> [Exercise task]: Give the entries again, word for word.
## Start
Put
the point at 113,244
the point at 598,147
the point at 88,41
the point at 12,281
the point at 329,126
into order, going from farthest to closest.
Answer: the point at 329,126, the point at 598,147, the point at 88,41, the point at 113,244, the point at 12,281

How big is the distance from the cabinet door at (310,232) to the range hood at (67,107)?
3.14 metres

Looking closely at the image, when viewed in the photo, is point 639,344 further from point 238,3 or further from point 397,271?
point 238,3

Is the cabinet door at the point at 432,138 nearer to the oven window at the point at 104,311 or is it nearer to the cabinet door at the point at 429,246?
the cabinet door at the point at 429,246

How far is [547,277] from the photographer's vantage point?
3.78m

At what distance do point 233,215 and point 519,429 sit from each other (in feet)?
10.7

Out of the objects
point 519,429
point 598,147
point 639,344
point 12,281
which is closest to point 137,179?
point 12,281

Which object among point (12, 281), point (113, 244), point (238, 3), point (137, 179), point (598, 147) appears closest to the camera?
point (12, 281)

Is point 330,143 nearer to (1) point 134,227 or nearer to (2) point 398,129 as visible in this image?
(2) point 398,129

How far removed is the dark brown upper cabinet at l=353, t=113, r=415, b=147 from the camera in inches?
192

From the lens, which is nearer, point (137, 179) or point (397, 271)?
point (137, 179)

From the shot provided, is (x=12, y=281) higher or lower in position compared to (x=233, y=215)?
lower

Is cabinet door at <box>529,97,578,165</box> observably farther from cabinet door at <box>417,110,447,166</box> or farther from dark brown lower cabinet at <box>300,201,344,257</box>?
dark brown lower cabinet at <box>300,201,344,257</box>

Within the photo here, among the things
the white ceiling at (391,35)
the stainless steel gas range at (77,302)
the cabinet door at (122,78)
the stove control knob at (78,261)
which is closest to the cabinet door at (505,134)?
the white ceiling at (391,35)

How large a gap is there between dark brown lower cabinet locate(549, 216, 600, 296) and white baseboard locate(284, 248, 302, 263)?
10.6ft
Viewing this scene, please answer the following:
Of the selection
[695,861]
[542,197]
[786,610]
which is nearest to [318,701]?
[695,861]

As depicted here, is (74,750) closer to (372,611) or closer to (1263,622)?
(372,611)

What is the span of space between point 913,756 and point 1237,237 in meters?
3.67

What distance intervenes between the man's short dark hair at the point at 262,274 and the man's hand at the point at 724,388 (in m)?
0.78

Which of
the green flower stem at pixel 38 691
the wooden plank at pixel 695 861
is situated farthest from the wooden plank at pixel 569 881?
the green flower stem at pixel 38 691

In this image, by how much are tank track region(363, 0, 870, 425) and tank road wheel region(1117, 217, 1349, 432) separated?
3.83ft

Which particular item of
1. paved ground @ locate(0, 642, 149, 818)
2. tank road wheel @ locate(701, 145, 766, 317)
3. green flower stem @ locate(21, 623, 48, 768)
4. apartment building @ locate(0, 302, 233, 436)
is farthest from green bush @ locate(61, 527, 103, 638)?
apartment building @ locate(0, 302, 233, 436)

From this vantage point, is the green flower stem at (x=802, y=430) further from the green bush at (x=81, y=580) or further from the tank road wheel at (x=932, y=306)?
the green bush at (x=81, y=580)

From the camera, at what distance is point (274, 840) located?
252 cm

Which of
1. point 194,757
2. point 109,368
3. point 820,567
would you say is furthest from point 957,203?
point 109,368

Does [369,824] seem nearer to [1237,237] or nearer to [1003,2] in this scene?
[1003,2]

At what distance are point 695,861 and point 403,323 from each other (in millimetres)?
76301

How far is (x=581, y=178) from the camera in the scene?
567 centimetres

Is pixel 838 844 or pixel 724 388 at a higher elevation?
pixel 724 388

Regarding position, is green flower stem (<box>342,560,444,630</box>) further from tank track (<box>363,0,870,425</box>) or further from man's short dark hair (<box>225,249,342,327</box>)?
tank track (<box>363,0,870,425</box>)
## End
> [Solution to this exercise]:
Put
the point at 113,244
the point at 598,147
the point at 88,41
the point at 12,281
the point at 329,126
into order, going from farthest to closest.
Answer: the point at 329,126, the point at 598,147, the point at 88,41, the point at 113,244, the point at 12,281

How big is the distance from the cabinet door at (310,232) to the range hood at (67,107)?
3.14 metres

Looking closely at the image, when viewed in the photo, is point 639,344 further from point 238,3 or further from point 397,271?
point 238,3

Is the cabinet door at the point at 432,138 nearer to the oven window at the point at 104,311 or is it nearer to the cabinet door at the point at 429,246?
the cabinet door at the point at 429,246

How far is [547,277] from the photographer's vantage point?
3.78m

At what distance do point 233,215 and point 519,429 sit from each other (in feet)?
10.7

Out of the objects
point 519,429
point 598,147
point 639,344
point 12,281
which is closest to point 137,179?
point 12,281

Which object among point (12, 281), point (113, 244), point (238, 3), point (137, 179), point (598, 147) appears closest to the camera?
point (12, 281)

Is point 330,143 nearer to (1) point 134,227 or nearer to (2) point 398,129 as visible in this image?
(2) point 398,129

How far removed is the dark brown upper cabinet at l=353, t=113, r=415, b=147 from the camera in inches?
192

From the lens, which is nearer, point (137, 179) or point (397, 271)?
point (137, 179)

From the shot provided, is (x=12, y=281) higher or lower in position compared to (x=233, y=215)?
lower

Is cabinet door at <box>529,97,578,165</box> observably farther from cabinet door at <box>417,110,447,166</box> or farther from dark brown lower cabinet at <box>300,201,344,257</box>?
dark brown lower cabinet at <box>300,201,344,257</box>

Within the photo here, among the things
the white ceiling at (391,35)
the stainless steel gas range at (77,302)
the cabinet door at (122,78)
the stove control knob at (78,261)
which is closest to the cabinet door at (505,134)?
the white ceiling at (391,35)

How large a gap is there between dark brown lower cabinet locate(549, 216, 600, 296) and white baseboard locate(284, 248, 302, 263)?
10.6ft
Viewing this scene, please answer the following:
Of the selection
[695,861]
[542,197]
[786,610]
which is nearest to [318,701]?
[695,861]

As depicted here, is (74,750) closer to (372,611) or closer to (1263,622)?
(372,611)

What is the span of space between point 913,756 and point 1237,237 in meters?
3.67

What distance intervenes between the man's short dark hair at the point at 262,274 and the man's hand at the point at 724,388 (in m)?
0.78

Which of
the green flower stem at pixel 38 691
the wooden plank at pixel 695 861
is situated farthest from the wooden plank at pixel 569 881?
the green flower stem at pixel 38 691

In this image, by how much are tank track region(363, 0, 870, 425) and tank road wheel region(1117, 217, 1349, 432) separated?
3.83ft

Which particular item of
1. paved ground @ locate(0, 642, 149, 818)
2. tank road wheel @ locate(701, 145, 766, 317)
3. green flower stem @ locate(21, 623, 48, 768)
4. apartment building @ locate(0, 302, 233, 436)
is farthest from green bush @ locate(61, 527, 103, 638)?
apartment building @ locate(0, 302, 233, 436)

From this vantage point, is the green flower stem at (x=802, y=430) further from the green bush at (x=81, y=580) or further from the tank road wheel at (x=932, y=306)?
the green bush at (x=81, y=580)

From the camera, at what distance is point (274, 840) located?
252 cm

Which of
1. point 194,757
2. point 109,368
3. point 820,567
would you say is furthest from point 957,203?
point 109,368

Does [369,824] seem nearer to [1237,237] or nearer to [1003,2] in this scene?
[1003,2]

At what distance are point 695,861 and point 403,323 from each other (in millimetres)?
76301

How far is (x=581, y=178) from the camera in the scene?
567 centimetres

Is pixel 838 844 or pixel 724 388 at a higher elevation?
pixel 724 388

Regarding position, is green flower stem (<box>342,560,444,630</box>) further from tank track (<box>363,0,870,425</box>) or further from man's short dark hair (<box>225,249,342,327</box>)?
tank track (<box>363,0,870,425</box>)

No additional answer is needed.